By John Schroyer
“Can a debtor in the marijuana business obtain relief in the federal bankruptcy court? No.”
That’s a line in the first paragraph of a recent court ruling against Frank Arenas, a Colorado marijuana grower and wholesaler who tried to win federal bankruptcy protection. A U.S. Bankruptcy Court judge initially ruled that Arenas can’t claim such protections because marijuana is still illegal, and an appellate panel affirmed that decision last Friday.
It’s the latest in a string of court decisions on cannabis-related bankruptcy cases dating back to at least 2012, when a judge involved in the Arenas decision issued a similar ruling involving another marijuana company. There have been at least four other such decisions as well in Colorado and California – all with the same outcome as Arenas’ case.
So what can distressed marijuana companies do if they’re on the verge of bankruptcy? The answer may depend on which state a company is in, and how it’s structured.
Arenas, for example, made a big mistake in not keeping his personal assets separate from his business, said Arizona attorney Gary Michael Smith. That’s evident, Smith said, because Arenas tried initially to file for Chapter 7 bankruptcy protection and then convert it into Chapter 13, which is only doable if it’s a personal – not a business – bankruptcy.
“The mistakes he made makes it pretty clear that he conducted business in his personal name, and/or he was personally guaranteeing the debt that his business was assuming, which is horrible,” Smith said. “One should not do that, particularly with those amounts of money.”
Sean McAllister, a Denver attorney who also works closely with the cannabis industry, said one of the best and most obvious ways to avoid such pitfalls is to be careful when setting up a marijuana business at the outset.
As Marijuana Business Daily wrote about last year, there are a number of ways that cannabis companies can prepare for financial hardships and possibly avoid even having to consider bankruptcy.
There may be some additional steps companies can take, depending on the state where a given business is located, Smith said.

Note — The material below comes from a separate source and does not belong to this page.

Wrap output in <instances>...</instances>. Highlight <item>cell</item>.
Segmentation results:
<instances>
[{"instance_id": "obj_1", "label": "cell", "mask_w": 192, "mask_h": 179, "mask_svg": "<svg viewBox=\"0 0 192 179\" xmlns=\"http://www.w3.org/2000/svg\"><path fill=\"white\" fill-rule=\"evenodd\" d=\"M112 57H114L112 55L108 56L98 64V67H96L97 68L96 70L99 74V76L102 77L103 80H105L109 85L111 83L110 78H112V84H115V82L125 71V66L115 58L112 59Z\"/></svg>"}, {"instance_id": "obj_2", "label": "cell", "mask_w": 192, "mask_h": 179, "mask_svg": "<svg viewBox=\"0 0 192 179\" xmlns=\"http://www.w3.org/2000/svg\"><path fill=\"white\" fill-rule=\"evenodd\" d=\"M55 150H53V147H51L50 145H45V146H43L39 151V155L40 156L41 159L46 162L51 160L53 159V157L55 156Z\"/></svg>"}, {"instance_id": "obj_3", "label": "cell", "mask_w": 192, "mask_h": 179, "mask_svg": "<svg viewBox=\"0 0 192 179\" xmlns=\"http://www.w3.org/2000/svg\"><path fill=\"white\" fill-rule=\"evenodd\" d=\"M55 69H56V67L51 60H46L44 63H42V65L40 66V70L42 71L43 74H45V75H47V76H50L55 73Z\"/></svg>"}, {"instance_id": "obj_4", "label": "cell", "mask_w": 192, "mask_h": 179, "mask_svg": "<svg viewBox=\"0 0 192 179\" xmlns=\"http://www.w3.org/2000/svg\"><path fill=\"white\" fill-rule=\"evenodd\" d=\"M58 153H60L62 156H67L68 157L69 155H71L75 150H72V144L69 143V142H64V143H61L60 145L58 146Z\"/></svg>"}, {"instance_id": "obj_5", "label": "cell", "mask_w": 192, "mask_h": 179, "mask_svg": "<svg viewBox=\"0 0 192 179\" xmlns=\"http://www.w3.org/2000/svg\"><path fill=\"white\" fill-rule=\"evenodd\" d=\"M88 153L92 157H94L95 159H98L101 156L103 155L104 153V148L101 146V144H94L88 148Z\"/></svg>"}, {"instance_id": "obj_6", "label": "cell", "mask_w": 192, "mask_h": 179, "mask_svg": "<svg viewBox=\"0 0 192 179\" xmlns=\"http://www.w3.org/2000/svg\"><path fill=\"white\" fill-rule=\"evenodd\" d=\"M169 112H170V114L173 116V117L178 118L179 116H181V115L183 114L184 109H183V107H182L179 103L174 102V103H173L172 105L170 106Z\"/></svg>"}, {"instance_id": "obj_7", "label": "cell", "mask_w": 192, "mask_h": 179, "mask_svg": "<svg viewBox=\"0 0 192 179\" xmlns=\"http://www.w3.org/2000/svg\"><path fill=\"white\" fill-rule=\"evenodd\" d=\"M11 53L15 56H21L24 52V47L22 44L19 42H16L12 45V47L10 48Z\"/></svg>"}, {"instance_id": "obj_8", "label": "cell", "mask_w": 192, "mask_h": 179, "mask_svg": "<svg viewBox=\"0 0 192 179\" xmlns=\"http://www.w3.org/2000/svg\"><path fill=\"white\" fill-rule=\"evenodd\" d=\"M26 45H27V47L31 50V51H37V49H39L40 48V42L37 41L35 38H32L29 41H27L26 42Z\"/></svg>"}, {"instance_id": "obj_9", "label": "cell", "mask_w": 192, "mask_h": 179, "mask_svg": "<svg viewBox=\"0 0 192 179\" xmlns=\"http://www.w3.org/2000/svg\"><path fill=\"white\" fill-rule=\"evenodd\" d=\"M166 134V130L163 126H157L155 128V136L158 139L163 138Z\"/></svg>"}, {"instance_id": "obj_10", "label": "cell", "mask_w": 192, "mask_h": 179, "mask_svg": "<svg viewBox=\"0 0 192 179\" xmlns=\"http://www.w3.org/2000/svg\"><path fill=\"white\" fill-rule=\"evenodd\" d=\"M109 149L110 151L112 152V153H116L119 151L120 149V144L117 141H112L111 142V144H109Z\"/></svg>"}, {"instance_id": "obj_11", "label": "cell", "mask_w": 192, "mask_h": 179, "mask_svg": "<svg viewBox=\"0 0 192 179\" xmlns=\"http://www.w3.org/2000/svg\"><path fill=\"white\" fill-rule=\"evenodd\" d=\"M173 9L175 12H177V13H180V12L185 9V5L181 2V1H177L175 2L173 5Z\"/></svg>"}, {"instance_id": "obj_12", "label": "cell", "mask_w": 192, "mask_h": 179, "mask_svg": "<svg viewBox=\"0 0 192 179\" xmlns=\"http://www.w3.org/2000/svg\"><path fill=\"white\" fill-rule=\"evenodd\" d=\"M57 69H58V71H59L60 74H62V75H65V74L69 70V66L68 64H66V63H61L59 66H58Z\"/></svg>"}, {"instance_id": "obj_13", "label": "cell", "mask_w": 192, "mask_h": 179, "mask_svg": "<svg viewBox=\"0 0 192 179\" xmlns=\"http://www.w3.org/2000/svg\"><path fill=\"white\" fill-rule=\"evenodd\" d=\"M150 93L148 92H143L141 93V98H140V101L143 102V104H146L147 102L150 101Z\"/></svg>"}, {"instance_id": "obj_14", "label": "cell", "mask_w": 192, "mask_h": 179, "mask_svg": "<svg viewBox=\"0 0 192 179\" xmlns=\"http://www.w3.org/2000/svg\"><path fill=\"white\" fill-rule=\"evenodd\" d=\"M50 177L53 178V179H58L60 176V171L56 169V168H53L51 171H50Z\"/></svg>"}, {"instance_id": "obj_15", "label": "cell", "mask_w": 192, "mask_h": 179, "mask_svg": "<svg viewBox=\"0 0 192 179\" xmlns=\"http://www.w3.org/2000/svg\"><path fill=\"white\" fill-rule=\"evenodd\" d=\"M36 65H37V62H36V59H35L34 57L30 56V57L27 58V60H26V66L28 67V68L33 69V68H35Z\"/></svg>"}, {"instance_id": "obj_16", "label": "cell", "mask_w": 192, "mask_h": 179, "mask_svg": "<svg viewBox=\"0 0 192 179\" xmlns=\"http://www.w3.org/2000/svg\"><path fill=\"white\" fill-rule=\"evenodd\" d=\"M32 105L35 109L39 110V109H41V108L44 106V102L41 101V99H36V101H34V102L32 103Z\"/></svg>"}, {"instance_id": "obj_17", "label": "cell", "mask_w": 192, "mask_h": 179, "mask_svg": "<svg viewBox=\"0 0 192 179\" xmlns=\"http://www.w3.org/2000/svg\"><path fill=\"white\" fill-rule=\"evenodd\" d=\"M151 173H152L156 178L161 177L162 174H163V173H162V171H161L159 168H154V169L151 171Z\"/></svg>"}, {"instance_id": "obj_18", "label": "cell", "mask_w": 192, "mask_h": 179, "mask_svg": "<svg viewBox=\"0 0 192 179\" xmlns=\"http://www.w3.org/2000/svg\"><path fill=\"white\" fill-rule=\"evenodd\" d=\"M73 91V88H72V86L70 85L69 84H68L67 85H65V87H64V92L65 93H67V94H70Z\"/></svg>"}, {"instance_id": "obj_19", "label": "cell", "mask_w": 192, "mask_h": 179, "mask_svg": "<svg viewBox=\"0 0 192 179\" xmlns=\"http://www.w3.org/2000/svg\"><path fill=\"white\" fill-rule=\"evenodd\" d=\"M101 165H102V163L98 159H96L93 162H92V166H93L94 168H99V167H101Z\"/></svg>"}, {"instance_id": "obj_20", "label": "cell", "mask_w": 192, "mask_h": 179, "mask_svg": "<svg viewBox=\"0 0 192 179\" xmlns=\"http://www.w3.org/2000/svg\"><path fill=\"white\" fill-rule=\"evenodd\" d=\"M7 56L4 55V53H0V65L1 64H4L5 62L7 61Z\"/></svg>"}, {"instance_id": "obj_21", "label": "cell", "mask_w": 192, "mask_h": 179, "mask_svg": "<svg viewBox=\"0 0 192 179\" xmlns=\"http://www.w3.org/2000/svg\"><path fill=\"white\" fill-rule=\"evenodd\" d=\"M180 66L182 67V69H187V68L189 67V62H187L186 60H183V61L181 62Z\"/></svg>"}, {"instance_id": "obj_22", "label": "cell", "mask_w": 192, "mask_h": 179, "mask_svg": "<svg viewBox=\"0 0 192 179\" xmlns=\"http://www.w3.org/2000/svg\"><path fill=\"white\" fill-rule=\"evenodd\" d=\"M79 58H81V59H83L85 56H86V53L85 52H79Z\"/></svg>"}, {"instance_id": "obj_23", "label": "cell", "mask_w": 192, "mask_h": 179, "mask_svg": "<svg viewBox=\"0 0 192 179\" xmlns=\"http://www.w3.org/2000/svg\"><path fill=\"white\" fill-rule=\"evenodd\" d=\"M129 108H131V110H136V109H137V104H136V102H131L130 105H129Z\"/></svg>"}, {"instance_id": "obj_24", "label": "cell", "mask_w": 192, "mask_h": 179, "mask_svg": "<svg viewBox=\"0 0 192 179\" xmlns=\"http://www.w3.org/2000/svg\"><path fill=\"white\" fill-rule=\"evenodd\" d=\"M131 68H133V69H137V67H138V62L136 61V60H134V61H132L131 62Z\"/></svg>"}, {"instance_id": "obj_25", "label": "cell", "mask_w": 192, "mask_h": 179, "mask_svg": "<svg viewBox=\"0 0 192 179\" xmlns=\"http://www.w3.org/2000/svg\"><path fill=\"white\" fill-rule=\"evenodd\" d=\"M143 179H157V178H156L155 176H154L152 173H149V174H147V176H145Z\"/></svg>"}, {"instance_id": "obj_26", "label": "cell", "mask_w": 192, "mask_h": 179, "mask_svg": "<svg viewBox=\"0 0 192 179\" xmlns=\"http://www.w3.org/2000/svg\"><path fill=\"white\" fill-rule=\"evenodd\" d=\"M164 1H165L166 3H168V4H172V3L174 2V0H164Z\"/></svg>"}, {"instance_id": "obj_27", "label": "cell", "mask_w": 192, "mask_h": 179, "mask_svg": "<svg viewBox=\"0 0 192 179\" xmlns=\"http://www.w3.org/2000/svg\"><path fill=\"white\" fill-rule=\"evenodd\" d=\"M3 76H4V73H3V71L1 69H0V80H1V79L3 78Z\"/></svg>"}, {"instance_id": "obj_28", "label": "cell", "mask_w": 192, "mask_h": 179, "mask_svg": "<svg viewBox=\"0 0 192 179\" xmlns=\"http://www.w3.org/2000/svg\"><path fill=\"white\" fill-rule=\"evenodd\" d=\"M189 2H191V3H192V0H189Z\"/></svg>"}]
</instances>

For example, a possibly unique precedent was set in Arizona several years ago when a court sided with a cannabis company that owed creditors $500,000, Smith said. The judge tossed a lawsuit brought by two creditors, saying the loans were illegal in the first place because they were given to a business handling cannabis, which is illegal under federal law.
“If that guy walked into my office and had this problem, what I’d probably suggest is he go into a federal lawsuit to have the debt related to the marijuana operation deemed void for illegality,” said Smith, referring to the owner of the Arizona business seeking relief from creditors. That would mean “nobody could enforce those debts against” the company, he added.
That probably wouldn’t work everywhere, said Colorado attorney Rachel Gillette. She said the state put in place protections for such deals, so under Colorado statute such an argument wouldn’t apply.
Still, there are other potential state laws that businesses might be able to take advantage of, said New York attorney Hanan Kolko. Some states have their own versions of bankruptcy protections, he said, that wouldn’t have the same conflicts as federal bankruptcy laws.
“To an extent that a state has that, a cannabis business could use that,” Kolko said.
But that underscores the need for business owners to do their homework and talk to legal counsel, both before companies are founded and if they ever run into financial hardship. And it highlights a need for further reforms.
“It’s just another example which illustrates why we need substantive reform at the federal level,” Gillette said. “It doesn’t work to operate in this sort of quasi-legal arena. The federal law needs to change.”